Only those lines running from the line that contains "Overall, would you say white" through the end of the material are to be written out, each exactly as shown.
--- start Task data ---
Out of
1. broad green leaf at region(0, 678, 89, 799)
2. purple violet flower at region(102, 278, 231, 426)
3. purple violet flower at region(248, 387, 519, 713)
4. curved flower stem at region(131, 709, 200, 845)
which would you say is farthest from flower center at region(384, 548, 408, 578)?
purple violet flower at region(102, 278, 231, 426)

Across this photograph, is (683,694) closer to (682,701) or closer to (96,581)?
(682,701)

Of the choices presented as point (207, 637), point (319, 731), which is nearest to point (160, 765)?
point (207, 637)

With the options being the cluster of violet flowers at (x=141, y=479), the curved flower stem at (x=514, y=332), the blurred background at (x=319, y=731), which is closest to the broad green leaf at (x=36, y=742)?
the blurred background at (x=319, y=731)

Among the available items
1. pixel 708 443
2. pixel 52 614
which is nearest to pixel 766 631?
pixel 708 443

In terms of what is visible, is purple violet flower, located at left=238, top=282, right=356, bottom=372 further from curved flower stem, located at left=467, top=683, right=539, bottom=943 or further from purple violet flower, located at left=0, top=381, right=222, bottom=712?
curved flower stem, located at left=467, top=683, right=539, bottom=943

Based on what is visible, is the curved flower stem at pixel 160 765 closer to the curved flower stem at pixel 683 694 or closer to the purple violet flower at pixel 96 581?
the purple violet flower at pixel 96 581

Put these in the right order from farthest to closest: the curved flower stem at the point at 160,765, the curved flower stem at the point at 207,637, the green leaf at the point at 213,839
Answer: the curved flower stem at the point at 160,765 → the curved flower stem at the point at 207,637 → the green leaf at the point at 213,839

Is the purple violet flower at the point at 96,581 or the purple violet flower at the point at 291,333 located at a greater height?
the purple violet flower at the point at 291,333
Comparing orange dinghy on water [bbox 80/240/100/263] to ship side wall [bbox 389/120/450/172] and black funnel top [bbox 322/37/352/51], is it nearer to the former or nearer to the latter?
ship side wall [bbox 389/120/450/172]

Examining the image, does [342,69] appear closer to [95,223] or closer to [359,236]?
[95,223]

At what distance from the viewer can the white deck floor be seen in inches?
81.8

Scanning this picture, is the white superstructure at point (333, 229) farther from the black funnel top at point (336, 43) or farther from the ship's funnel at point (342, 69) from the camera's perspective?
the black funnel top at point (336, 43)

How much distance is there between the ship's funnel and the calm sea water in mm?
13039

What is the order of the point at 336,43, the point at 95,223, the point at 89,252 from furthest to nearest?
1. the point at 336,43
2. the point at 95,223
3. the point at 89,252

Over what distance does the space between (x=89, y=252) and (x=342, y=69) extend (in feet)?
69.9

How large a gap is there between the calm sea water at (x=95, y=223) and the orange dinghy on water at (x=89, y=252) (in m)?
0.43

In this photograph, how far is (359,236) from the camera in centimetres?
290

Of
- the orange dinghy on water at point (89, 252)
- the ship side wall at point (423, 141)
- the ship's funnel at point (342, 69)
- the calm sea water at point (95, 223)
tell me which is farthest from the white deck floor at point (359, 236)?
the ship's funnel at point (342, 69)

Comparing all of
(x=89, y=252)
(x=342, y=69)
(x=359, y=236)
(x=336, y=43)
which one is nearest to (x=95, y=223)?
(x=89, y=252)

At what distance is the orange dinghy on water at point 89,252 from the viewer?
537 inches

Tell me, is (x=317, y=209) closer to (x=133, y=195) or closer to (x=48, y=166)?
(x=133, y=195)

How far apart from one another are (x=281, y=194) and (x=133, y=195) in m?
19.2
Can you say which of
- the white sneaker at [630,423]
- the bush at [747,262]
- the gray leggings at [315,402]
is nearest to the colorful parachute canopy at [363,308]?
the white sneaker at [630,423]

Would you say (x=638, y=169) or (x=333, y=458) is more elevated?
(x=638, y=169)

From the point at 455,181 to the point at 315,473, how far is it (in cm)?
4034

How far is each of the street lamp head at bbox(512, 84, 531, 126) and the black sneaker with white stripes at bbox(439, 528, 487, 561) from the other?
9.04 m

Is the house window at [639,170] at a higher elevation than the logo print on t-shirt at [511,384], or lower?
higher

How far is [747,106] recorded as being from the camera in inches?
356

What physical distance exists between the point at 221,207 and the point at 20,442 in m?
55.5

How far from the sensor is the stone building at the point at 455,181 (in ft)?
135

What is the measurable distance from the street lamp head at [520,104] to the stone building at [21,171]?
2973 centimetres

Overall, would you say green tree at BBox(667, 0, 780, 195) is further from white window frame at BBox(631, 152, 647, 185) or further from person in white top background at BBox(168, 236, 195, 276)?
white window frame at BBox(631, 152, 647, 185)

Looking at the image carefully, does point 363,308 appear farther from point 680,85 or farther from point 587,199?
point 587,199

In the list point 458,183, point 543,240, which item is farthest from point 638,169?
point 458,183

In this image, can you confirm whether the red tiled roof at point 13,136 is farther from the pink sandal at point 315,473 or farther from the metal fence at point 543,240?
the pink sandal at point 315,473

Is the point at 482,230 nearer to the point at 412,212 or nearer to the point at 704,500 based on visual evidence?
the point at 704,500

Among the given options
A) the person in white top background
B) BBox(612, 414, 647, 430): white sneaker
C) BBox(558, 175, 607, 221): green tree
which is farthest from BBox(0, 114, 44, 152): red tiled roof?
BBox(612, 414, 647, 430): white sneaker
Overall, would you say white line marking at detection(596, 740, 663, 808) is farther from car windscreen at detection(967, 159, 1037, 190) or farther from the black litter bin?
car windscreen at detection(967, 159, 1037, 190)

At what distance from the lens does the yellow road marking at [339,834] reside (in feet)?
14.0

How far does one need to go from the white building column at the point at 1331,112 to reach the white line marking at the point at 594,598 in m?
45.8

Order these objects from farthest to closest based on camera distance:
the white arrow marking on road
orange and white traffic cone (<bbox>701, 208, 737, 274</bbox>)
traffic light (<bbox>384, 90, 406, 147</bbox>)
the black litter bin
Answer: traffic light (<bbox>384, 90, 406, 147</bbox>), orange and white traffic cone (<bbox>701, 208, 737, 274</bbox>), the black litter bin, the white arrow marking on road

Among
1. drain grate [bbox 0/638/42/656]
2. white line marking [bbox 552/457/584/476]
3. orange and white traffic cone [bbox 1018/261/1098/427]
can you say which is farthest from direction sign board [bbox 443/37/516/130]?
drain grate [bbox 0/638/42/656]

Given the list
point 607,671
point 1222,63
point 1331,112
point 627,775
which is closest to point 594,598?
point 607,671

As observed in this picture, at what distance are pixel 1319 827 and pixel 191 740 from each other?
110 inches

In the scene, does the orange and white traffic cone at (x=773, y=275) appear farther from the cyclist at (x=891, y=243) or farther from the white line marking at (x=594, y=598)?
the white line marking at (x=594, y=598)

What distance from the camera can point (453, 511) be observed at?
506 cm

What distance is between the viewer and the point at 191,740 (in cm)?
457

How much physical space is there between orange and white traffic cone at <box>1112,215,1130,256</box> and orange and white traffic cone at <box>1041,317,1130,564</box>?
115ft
--- end Task data ---
§ Solution:
Overall, would you say white line marking at detection(596, 740, 663, 808) is farther from car windscreen at detection(967, 159, 1037, 190) or farther from the black litter bin?
car windscreen at detection(967, 159, 1037, 190)

At what distance from the lens does the yellow road marking at [339,834] reside (in feet)?
14.0

How far does one need to go from the white building column at the point at 1331,112 to reach the white line marking at the point at 594,598 in m?
45.8

Order these objects from farthest to closest based on camera distance:
the white arrow marking on road
orange and white traffic cone (<bbox>701, 208, 737, 274</bbox>)
traffic light (<bbox>384, 90, 406, 147</bbox>)
the black litter bin
Answer: traffic light (<bbox>384, 90, 406, 147</bbox>), orange and white traffic cone (<bbox>701, 208, 737, 274</bbox>), the black litter bin, the white arrow marking on road

Among
1. drain grate [bbox 0/638/42/656]
2. white line marking [bbox 552/457/584/476]
3. orange and white traffic cone [bbox 1018/261/1098/427]
can you say which is farthest from direction sign board [bbox 443/37/516/130]?
drain grate [bbox 0/638/42/656]

Given the list
point 607,671
point 1222,63
point 1331,112
point 627,775
which is closest to point 594,598?
point 607,671

As observed in this picture, at what distance are pixel 1319 827 and pixel 191 740 from each other?
110 inches

In the scene, does the orange and white traffic cone at (x=773, y=275) appear farther from the cyclist at (x=891, y=243) or farther from the white line marking at (x=594, y=598)?
the white line marking at (x=594, y=598)

What distance from the camera can point (453, 511) be observed at?
506 cm

What distance is between the viewer and the point at 191,740 (in cm)?
457

How much physical space is there between orange and white traffic cone at <box>1112,215,1130,256</box> and orange and white traffic cone at <box>1041,317,1130,564</box>?
115ft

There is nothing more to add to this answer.